December 7, 2009 – Pawking de Caw, Louisiana-style
We have been blessed and plagued throughout this journey by “low season”. Empty campgrounds without need for reservations have prevailed but so have “closed for the season” signs and – have I mentioned this before – unseasonably poor weather. The Natchez, Mississippi tourist brochure spoke glowingly about civil war mansions, slave-sale markets and the jaded history of this barge-transport town, situated on the banks of the mighty Mississip’. Not surprisingly we were the sole visitors aboard the bus for the excursion.
Doris our congenial hostess/driver was 60ish, dressed in a candy-apple velour top, with crushed-velvet brown track pants and matching chapeau, white sneakers and a nappy wig. Doris bore an uncanny, almost disconcerting, resemblance to Morgan Freeman in drag.
She spoke non-stop during the 75-minute citywide tour. In that hour and fifteen minutes we understood precisely four of the words she uttered. Three times she said, “Natchez” and once she said, “barber”. I think.
The rest of the time we just nodded politely at her incomprehensible dialect, like a couple of Bulgarian émigrés.

→ Problems to solve
**1.** According to the Natchez travel entry, how long did the citywide bus tour last?
**2.** Carry on the Natchez travel entry from its final sentence.
The listing that follows has no connection to the Natchez travel entry.

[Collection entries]
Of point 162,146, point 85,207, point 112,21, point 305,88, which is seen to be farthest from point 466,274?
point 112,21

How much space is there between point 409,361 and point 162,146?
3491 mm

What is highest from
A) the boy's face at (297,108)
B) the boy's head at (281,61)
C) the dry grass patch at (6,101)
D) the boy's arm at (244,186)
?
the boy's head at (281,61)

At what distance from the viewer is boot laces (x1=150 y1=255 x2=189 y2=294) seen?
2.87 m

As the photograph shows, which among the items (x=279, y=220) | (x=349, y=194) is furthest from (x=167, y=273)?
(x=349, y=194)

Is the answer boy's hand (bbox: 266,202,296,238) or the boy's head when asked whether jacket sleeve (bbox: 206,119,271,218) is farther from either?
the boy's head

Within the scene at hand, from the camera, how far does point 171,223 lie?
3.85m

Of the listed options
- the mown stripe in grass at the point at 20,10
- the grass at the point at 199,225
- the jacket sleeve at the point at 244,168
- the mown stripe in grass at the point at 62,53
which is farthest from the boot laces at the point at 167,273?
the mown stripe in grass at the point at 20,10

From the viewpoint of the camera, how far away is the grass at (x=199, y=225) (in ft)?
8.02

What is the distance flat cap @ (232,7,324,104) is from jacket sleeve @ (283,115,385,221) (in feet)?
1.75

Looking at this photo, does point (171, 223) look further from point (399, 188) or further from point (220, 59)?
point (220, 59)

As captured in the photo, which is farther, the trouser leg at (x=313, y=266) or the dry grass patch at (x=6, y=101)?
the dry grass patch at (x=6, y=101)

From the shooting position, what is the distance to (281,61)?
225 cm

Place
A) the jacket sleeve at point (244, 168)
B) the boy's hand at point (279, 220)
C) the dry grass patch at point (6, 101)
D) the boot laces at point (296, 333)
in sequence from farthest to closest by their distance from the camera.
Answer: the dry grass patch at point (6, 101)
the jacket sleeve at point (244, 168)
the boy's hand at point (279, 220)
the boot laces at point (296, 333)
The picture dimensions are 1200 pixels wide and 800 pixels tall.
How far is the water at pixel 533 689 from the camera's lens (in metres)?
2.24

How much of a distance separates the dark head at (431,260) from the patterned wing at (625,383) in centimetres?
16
...
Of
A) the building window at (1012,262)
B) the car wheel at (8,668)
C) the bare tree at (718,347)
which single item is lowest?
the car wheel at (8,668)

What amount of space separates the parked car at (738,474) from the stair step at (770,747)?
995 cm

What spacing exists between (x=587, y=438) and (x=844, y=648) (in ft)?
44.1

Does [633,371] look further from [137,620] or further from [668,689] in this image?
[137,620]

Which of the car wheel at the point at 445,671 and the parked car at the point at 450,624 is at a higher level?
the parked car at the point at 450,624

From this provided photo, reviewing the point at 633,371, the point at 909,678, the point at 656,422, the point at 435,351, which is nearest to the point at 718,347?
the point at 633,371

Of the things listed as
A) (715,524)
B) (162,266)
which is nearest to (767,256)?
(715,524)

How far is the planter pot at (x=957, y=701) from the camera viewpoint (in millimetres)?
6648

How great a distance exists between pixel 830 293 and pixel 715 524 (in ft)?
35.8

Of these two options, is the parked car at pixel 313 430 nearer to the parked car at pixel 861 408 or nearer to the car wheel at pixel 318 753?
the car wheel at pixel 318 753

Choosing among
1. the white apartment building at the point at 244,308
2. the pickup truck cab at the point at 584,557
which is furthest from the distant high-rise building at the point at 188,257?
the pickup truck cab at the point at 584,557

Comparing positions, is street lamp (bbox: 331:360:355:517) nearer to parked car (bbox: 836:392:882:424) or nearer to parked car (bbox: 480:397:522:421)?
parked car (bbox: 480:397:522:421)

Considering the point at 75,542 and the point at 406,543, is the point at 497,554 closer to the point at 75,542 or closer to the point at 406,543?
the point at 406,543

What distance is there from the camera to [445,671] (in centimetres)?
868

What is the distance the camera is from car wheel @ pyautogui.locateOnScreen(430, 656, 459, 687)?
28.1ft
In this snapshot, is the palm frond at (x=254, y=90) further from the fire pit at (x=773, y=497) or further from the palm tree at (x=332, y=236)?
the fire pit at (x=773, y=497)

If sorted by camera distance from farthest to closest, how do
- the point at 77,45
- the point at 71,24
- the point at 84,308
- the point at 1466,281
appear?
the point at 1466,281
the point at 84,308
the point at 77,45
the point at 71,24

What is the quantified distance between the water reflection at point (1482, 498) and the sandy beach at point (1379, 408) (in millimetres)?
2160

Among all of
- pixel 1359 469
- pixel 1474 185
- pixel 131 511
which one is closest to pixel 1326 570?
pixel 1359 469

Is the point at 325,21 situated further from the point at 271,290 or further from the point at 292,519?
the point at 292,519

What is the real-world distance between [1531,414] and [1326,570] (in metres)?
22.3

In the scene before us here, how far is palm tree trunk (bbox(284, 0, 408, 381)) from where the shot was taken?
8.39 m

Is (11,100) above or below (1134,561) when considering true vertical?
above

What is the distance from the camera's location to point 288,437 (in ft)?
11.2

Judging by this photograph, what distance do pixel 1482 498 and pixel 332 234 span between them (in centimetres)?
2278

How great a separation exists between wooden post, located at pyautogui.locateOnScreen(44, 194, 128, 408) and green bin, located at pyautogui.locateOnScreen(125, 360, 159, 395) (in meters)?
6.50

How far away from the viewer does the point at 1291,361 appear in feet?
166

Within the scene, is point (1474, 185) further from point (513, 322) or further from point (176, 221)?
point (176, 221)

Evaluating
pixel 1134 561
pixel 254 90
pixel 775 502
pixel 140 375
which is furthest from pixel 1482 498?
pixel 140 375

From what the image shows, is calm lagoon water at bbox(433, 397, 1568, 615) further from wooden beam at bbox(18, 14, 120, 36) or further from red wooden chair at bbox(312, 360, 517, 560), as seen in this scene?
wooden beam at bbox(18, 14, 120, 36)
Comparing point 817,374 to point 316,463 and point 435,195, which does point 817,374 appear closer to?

→ Results of the tasks
**1.** It lasted 75 minutes.

**2.**
After genuine southern bar-b-que at the aptly named “Pigs’r’us”, we arrived at the Mississippi Riverside Campground in darkness, delayed by the circuitous road around the levee. I chatted for a while with the camp host in the office, a chap originally from the New Orleans area.
“Pretty quiet tonight,” he said in his unique southern Louisiana cadence. “Where would you like to pawk de caw?”
“In the back of the van, same as every night,” I replied, uncertainly.
Across the Mississippi river from Natchez, lies Louisiana. Vidalia, LA is like Hobbema, Alberta but while oft flooded and burnt, seems to enjoy a higher rate of unemployment.
As we exited Vidalia a sign announced “Fresh Coons”. I saw no alternative. I slammed on the binders and made a quick u-turn – nearly taking out a man in the ditch as I braked. This pinstriped frontrunner was part of a contingent of inmates from the Louisiana State Department of Corrections, guarded closely by disinterested shot-gunned armed guards. I surreptitiously snapped a photo of these shackled ditch-cleaners and then turned backed toward the ‘coon joint.
We stepped inside. It was Friday afternoon at 2 pm and the owners were closing up, engaged in the revelry of a near-record $200 day of fish and road-kill mongering. We spent an engaging twenty minutes immersed in the fine art of properly cooking a ‘coon, “the secret is slow cookin’ in plenty of butter and sweet ‘tater”, before we made our apologies and continued down the road, loaded with a gratis bag of buffalo fish for supper.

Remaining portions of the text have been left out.